DOCUMENT EXTRACT:
--- START ---

A relevant questionnaire must be structured in a precise way. In order to achieve relevant data, the procedure to follow will be obtained from some of the steps proposed by Neuman [8]: (1) defining survey objectives, (2) selecting a sample, (3) designing the questionnaire format, (4) pretesting the questionnaire, (5) precontacting the sample, (6) writing a cover letter and distributing the questionnaire, (7) following up with nonrespondents, and (8) analyzing questionnaire data. This approach is interesting and has a valuable framework for understand the whole process that must be performed in the current research.

2.2.1. Defining Questionnaire Objectives

People involved in this data collection are students from Malmö University that are carrying out different careers, not only as undergraduate or postgraduate students, but also people who take single courses as well as college students.

--- END ---

TASKS FOR THIS EXERCISE:
1. In the passage on questionnaire design, swap "careers" for "degree programs" and write out the passage starting at "People involved in" and ending at "as college students.".
2. According to the passage on questionnaire design, which university do the people involved in the data collection attend?
3. Take the passage on questionnaire design further by writing what comes after its final sentence.

DATA PROVIDED:
--- START ---

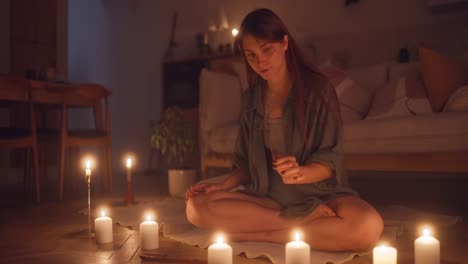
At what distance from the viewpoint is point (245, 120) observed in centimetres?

--- END ---

ANSWER LIST:
1.
People involved in this data collection are students from Malmö University that are carrying out different degree programs, not only as undergraduate or postgraduate students, but also people who take single courses as well as college students.

2. Malmö University

3.
At the moment of this research, we are interested in making a broad descriptive study, neither to specify nor to compare different subgroups. The aspect of the topic to study is related to the methods that students use for exploring and discovering e-learning resources and also, the opinions they have in front of these resources, specially reliability, usability and usefulness. Finally, facts and attitudes gathered from the questionnaire will be used for interpret the information, related to preferences of students from Malmö University in front of uses of e-learning resources and develop a theory from the findings.

 Questionnaire Aim

Investigate the methods used by students for exploring and discovering e-learning resources as well as the opinion they have about these resources in terms of reliability, usability and usefulness.

 Questionnaire Objectives

The survey objectives are related to the research questions and the survey would seek answers to this question. The objectives are broadly spelt out as follows:

a. To recognize the demographics of the population in terms of education level and discipline area studied in Malmö University.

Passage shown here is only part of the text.